----- Selected excerpt -----

If a bug isn't believed to be critical, then waiting to deploy the fix absolutely is the right decision. There're all sorts of things that can go wrong with an upgrade, and doing it on a schedule lets you go through a rigorous QA process and monitor the push as it happens.

sriramk · on July 9, 2009

[Disclaimer - I work on Windows Azure which could be considered a competitor to GAE]

You always have critical bugs in large systems. Unless it is causing an outage or impacting some critical scenario in a major way, you don't want to mess up your usual process. You want to do orderly upgrades to all your environments/clusters/DCs and short-cut/hot patch only in dire emergencies.

Also, it is hard to judge the severity of bugs, especially in large scale distributed systems.

boundlessdreamz · on July 9, 2009

All upgrades should be rolled out gradually so that if the the upgrade triggers a bug or in general have some issues, all data centers are not affected at the same time.

rgoddard · on July 9, 2009

Plus the update was already planned on being installed later in the week, so it was not like they were ignoring it.

brown9-2 · on July 9, 2009

I don't think its clear that the query of death bug was included/fixed in the 8am GFS upgrade - they're just saying that an issue with similar external symptoms was recently fixed by upgrading to this newer version.

Sounds like the fact that this newer version was available was completely unrelated to this specific bug.

jacquesm · on July 9, 2009

Yes, I understood that from reading the article, the point is that they still wasted an hour in trying to see if that would fix it or not because the symptoms were similar (crash of the master GFS server).

mitchellh · on July 9, 2009

Am I the only person who finds this slightly amusing? I just read on HN about a week ago about Google bragging about how since all their sites run on the same underlying architecture, one upgrade and all their sites get the upgrade (speed, scalability, etc.).

But it seems to have turned around in this case. One underlying bug brought down their whole system (or whole app engine system).

Haha.

-----

| Work instruction A |
In the App Engine outage thread, which product does sriramk say he works on?
| Work instruction B |
Continue the App Engine outage thread with the reply that comes next.

----- Collected material -----

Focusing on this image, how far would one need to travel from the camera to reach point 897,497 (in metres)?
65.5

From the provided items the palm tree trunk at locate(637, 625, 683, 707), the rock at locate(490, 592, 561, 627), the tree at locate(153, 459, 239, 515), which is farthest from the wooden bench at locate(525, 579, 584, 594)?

-----

| Answer A |
Windows Azure.

| Answer B |
moe · on July 9, 2009

I don't see what you're laughing at. Their systems seem to be sufficiently isolated that the bug at least didn't affect other products (search, mail, etc.).

That alone is already more than you could expect from many other sites.

Showstopper bugs happen in any system, google is no exception here. More important is their handling and communication of the issue. And that was stellar, even despite the communication hole during the blackout.

This post mortem makes up for that faux-pas in my book. How often you get to read a detailed analysis like that from a company the size of google? With clear admission of their faults and detailed description of the steps they're going to take to resolve them?

This is the google I want to see and it gives me good faith that they'll fix their communication issues for the next downtime.

It also makes me wonder what there is to laugh about. As a customer I can not complain much about the way this was handled (I have seen much, much worse). As a competitor I'd piss my pants just again over the sheer self-confidence and professionalism google displays at this scale.

Does your company have equal monitoring and procedures in place to detect, identify and resolve a low-level bug like this in a comparable timeframe?

So, no laughing here.

mitchellh · on July 9, 2009

Of course I respect all that. I didn't mean I was sitting here laughing at all their problems saying "haha, gotcha suckers."

I'm just saying the fact it happened so close to when I read that is _slightly_ amusing. Its a serious thing that happened, definitely, I'm just taking a step back and enjoying a small part of it.

mahmud · on July 9, 2009

You laugh, but you should be respecting the engineering vision and guts it took do the Right Thing; dropping the kludgy "industry standards" and aspiring to the Ideal, instead of running yet another ASP/Java/PHP/Oracle farm like all their peers.

mitchellh · on July 9, 2009

Again, I'm not laughing at their architecture. I'm taking a step back and looking at the big picture of what happened and just found it amusing.

Google has great engineering vision and they're generally a great company in the way they handle things. No questions there.